[Start of Selected excerpt]
The HE plot version, shown in Figure fig-iris-HEcan summarizes the separate data ellipses for the species with pooled, within-group variance of the $\mathbf{E}$ matrix for the canonical variables, which are always uncorrelated. The variation among the group means is reflected in the size and shape of the ellipse for the $\mathbf{E}$ matrix.

11.8 Factorial MANOVA

When there are two or more factors, the overall model is comprised of main effects and possible interactions as shown in Equation eq-HE-model. A significant advantage of HE plots is that they show how the response variables are related in their effects. Moreover, the main effects and interactions can be overlaid in the same plot showing how each term contributes to assessment of differences among the groups.

Example 11.2 Plastic film data

I illustrate these points below for the Plastic film data analyzed earlier in Example exm-plastic1. The model contemplated there examined how the three response variables, resistance to tear, film gloss and the opacity of the film varied with the two experimental factors, rate of extrusion and amount of some additive, both at two levels, labeled High and Low. Both main effects and the interaction of rate and additive were fit in the model plastic.mod:

plastic.mod <- lm(cbind(tear, gloss, opacity) ~ rate * additive, 
                  data=Plastic)
[End of Selected excerpt]
__Exercise tasks__.
1. Transcribe a passage from the MANOVA excerpt, beginning at the words "Example 11.2 Plastic" and stopping after "data=Plastic)".
2. In the MANOVA excerpt, which three response variables does the plastic film model examine?
[Start of Data lines]
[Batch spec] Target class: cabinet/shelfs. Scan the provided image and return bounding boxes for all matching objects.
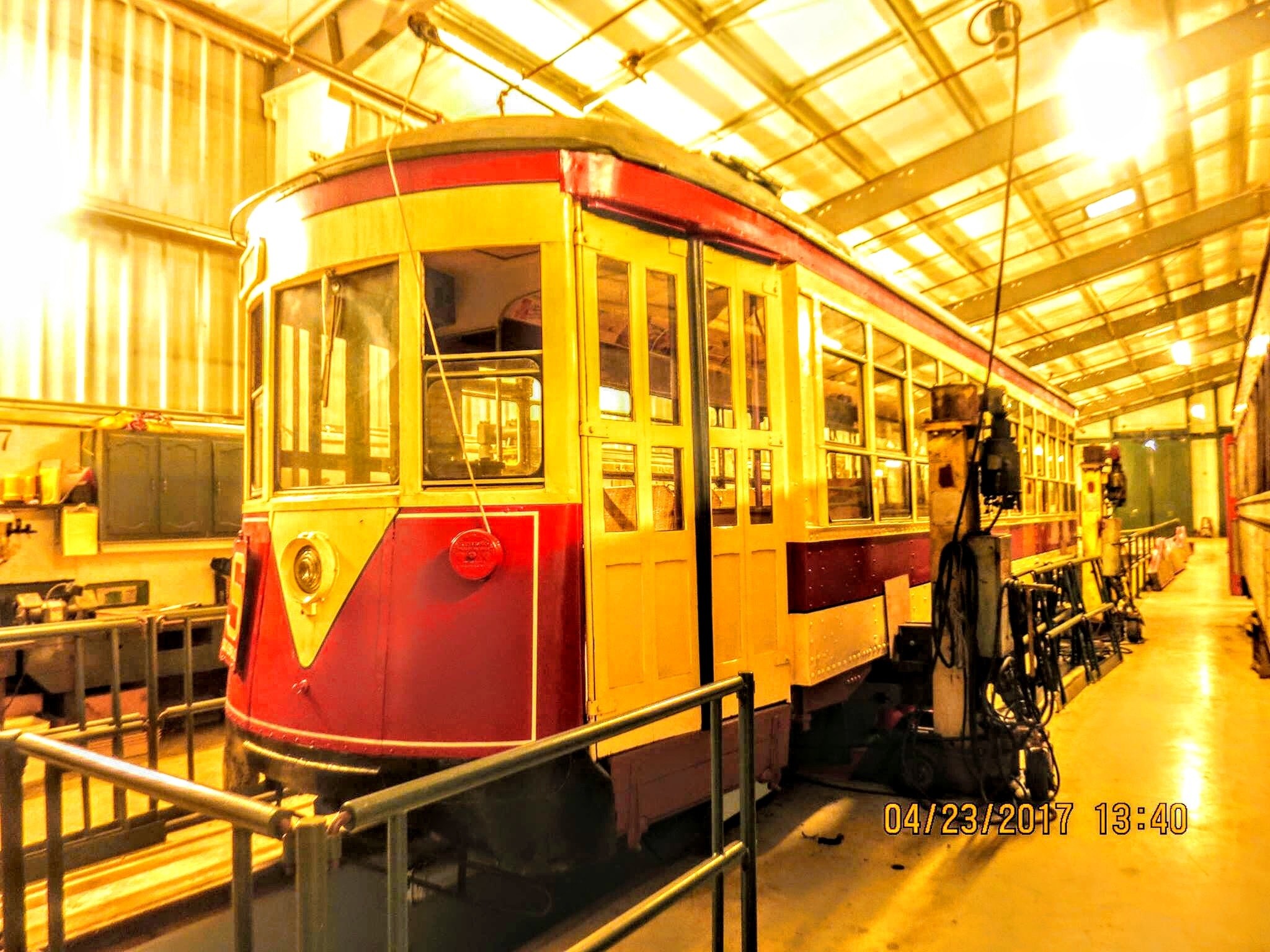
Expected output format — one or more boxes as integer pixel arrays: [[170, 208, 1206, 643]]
[End of Data lines]
__Final answers__.
1.
Example 11.2 Plastic film data

I illustrate these points below for the Plastic film data analyzed earlier in Example exm-plastic1. The model contemplated there examined how the three response variables, resistance to tear, film gloss and the opacity of the film varied with the two experimental factors, rate of extrusion and amount of some additive, both at two levels, labeled High and Low. Both main effects and the interaction of rate and additive were fit in the model plastic.mod:

plastic.mod <- lm(cbind(tear, gloss, opacity) ~ rate * additive, 
                  data=Plastic)

2. Resistance to tear, film gloss, and the opacity of the film.